*** PAGINA ***
Tutte queste puntate le ho ascoltate durante il viaggio e la breve permamenza in Umbria per le vacanze di Pasqua, dove abbiamo abitato per quattro giorni nel bellissimo posto della foto, a pochi chilometri dal lago Trasimeno. Invece oggi, tornando da scuola, ho sentito la puntata del 1 marzo in cui Massimo Raffaeli parla di Roberto Roversi. Leggo raramente poesia, ma spero di trovare il tempo per dedicare un po' di attenzione (oltre che a Mahmoud Darwish...) al molto che ho trovato free in rete, cioè qui, grazie alla famiglia di Roversi. In particolare credo che comincerò dalla fine, cioè dalle Trenta miserie d'Italia, una prova inconsueta di poesia civile di largo respiro, che tenta la dimensione del poema, come fanno vedere questi brevi esempi qui sotto. Che forse non sono la scelta migliore (ho intravisto nelle strofe roba che mi pare più fine e preziosa), ma danno un'idea chiara del tono e comunque contengono una combinazione di disperazione e coraggio che è esattamente quello che penso che dovremmo provare guardando il nostro presente. In fin dei conti il soldato non vinto di cui si parla alla fine potrebbe ben essere il colonnello Dax.

XVIII.
*** I DATI ***
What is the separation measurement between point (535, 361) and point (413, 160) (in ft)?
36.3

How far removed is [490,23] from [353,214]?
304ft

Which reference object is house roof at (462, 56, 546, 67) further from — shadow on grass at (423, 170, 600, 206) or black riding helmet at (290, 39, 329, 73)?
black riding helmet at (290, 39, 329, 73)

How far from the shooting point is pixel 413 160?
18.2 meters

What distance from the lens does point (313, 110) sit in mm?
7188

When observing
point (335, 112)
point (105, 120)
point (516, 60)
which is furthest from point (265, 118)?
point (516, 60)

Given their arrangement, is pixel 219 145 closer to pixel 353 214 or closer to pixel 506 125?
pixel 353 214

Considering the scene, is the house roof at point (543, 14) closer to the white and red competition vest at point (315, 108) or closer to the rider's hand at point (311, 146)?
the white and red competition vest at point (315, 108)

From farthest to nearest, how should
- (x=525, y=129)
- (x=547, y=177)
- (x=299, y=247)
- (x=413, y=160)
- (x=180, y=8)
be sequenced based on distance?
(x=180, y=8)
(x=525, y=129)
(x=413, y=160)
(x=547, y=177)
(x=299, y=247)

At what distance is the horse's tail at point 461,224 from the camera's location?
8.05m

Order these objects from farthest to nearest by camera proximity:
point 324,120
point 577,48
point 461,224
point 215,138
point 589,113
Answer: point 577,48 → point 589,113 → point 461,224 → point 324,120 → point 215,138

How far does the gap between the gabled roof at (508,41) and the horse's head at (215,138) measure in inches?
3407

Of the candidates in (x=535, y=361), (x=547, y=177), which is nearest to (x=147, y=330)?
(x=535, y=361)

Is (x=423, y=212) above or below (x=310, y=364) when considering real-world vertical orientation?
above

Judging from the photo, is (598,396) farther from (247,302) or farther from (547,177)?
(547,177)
***
*** I DATI ***
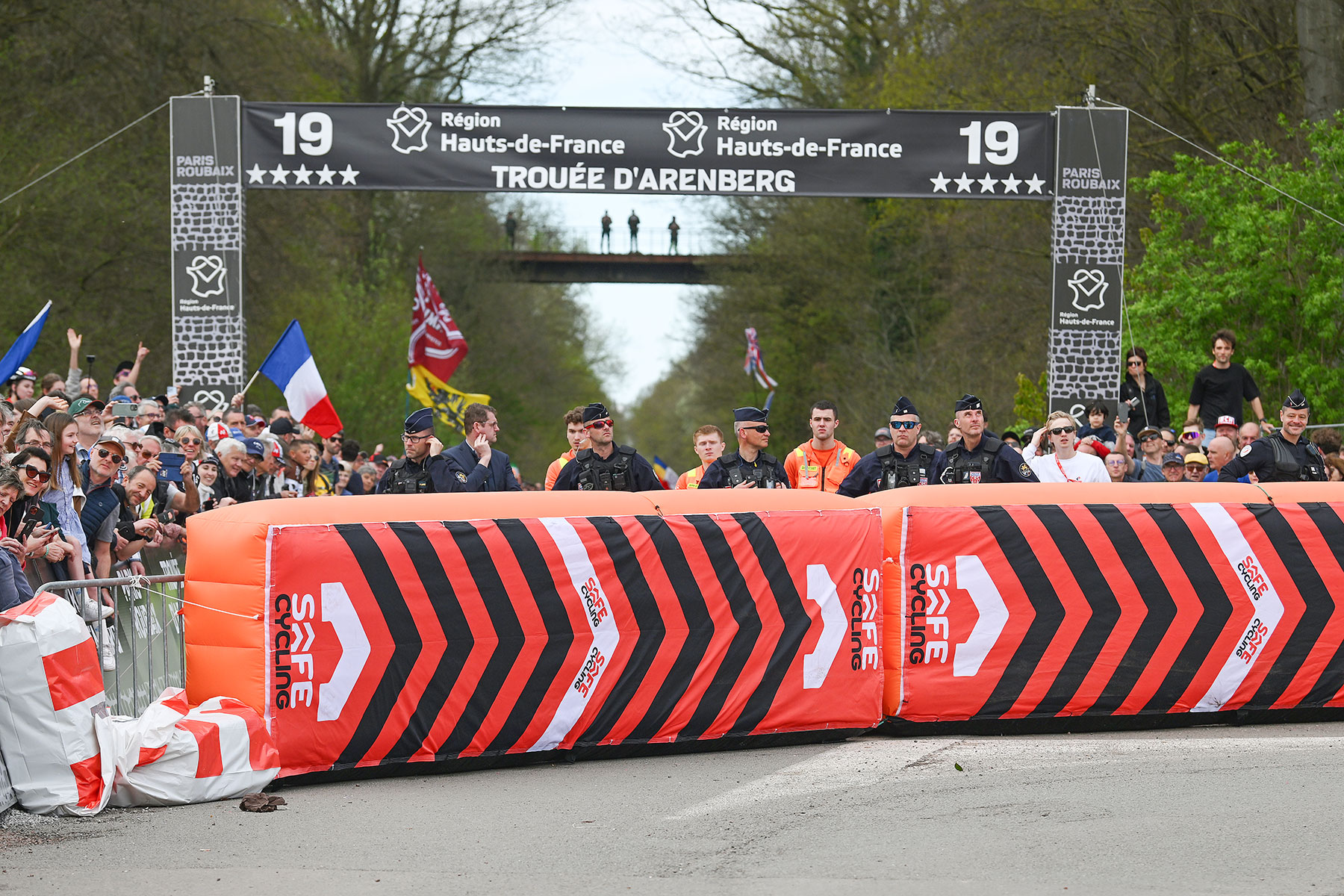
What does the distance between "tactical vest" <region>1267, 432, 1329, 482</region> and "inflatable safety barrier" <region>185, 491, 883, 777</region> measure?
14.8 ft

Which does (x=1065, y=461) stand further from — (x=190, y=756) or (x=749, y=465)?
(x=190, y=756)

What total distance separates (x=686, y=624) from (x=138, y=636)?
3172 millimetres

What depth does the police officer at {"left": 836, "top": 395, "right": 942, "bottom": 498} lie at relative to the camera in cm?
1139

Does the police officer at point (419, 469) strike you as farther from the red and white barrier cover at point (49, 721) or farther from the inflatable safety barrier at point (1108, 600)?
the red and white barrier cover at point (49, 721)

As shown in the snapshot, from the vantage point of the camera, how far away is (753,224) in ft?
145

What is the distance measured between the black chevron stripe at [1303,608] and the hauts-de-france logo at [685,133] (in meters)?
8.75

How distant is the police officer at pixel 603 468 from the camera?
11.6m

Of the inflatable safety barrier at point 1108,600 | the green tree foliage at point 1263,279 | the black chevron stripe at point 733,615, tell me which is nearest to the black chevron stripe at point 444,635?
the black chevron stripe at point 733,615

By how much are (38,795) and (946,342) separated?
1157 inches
***
ELENCO DEI COMPITI:
a) Ricopia integralmente il testo su Roberto Roversi.
b) Riporta in una tabella Markdown con le colonne "Numero" e "Riga" il tratto delle righe di dati che va dalla riga contenente "How far removed is [490,23] from [353,214]?" fino alla riga contenente "Answer: point 577,48", entrambe incluse. Tralascia le righe vuote.
Le righe di dati non hanno alcun legame con il testo.

SOLUZIONI:
a)
Tutte queste puntate le ho ascoltate durante il viaggio e la breve permamenza in Umbria per le vacanze di Pasqua, dove abbiamo abitato per quattro giorni nel bellissimo posto della foto, a pochi chilometri dal lago Trasimeno. Invece oggi, tornando da scuola, ho sentito la puntata del 1 marzo in cui Massimo Raffaeli parla di Roberto Roversi. Leggo raramente poesia, ma spero di trovare il tempo per dedicare un po' di attenzione (oltre che a Mahmoud Darwish...) al molto che ho trovato free in rete, cioè qui, grazie alla famiglia di Roversi. In particolare credo che comincerò dalla fine, cioè dalle Trenta miserie d'Italia, una prova inconsueta di poesia civile di largo respiro, che tenta la dimensione del poema, come fanno vedere questi brevi esempi qui sotto. Che forse non sono la scelta migliore (ho intravisto nelle strofe roba che mi pare più fine e preziosa), ma danno un'idea chiara del tono e comunque contengono una combinazione di disperazione e coraggio che è esattamente quello che penso che dovremmo provare guardando il nostro presente. In fin dei conti il soldato non vinto di cui si parla alla fine potrebbe ben essere il colonnello Dax.

XVIII.

b)
| Numero | Riga |
|---|---|
| 1 | How far removed is [490,23] from [353,214]? |
| 2 | 304ft |
| 3 | Which reference object is house roof at (462, 56, 546, 67) further from — shadow on grass at (423, 170, 600, 206) or black riding helmet at (290, 39, 329, 73)? |
| 4 | black riding helmet at (290, 39, 329, 73) |
| 5 | How far from the shooting point is pixel 413 160? |
| 6 | 18.2 meters |
| 7 | What distance from the lens does point (313, 110) sit in mm? |
| 8 | 7188 |
| 9 | When observing |
| 10 | point (335, 112) |
| 11 | point (105, 120) |
| 12 | point (516, 60) |
| 13 | which is furthest from point (265, 118)? |
| 14 | point (516, 60) |
| 15 | Given their arrangement, is pixel 219 145 closer to pixel 353 214 or closer to pixel 506 125? |
| 16 | pixel 353 214 |
| 17 | Considering the scene, is the house roof at point (543, 14) closer to the white and red competition vest at point (315, 108) or closer to the rider's hand at point (311, 146)? |
| 18 | the white and red competition vest at point (315, 108) |
| 19 | From farthest to nearest, how should |
| 20 | - (x=525, y=129) |
| 21 | - (x=547, y=177) |
| 22 | - (x=299, y=247) |
| 23 | - (x=413, y=160) |
| 24 | - (x=180, y=8) |
| 25 | be sequenced based on distance? |
| 26 | (x=180, y=8) |
| 27 | (x=525, y=129) |
| 28 | (x=413, y=160) |
| 29 | (x=547, y=177) |
| 30 | (x=299, y=247) |
| 31 | At what distance is the horse's tail at point 461,224 from the camera's location? |
| 32 | 8.05m |
| 33 | Order these objects from farthest to nearest by camera proximity: |
| 34 | point 324,120 |
| 35 | point 577,48 |
| 36 | point 461,224 |
| 37 | point 215,138 |
| 38 | point 589,113 |
| 39 | Answer: point 577,48 → point 589,113 → point 461,224 → point 324,120 → point 215,138 |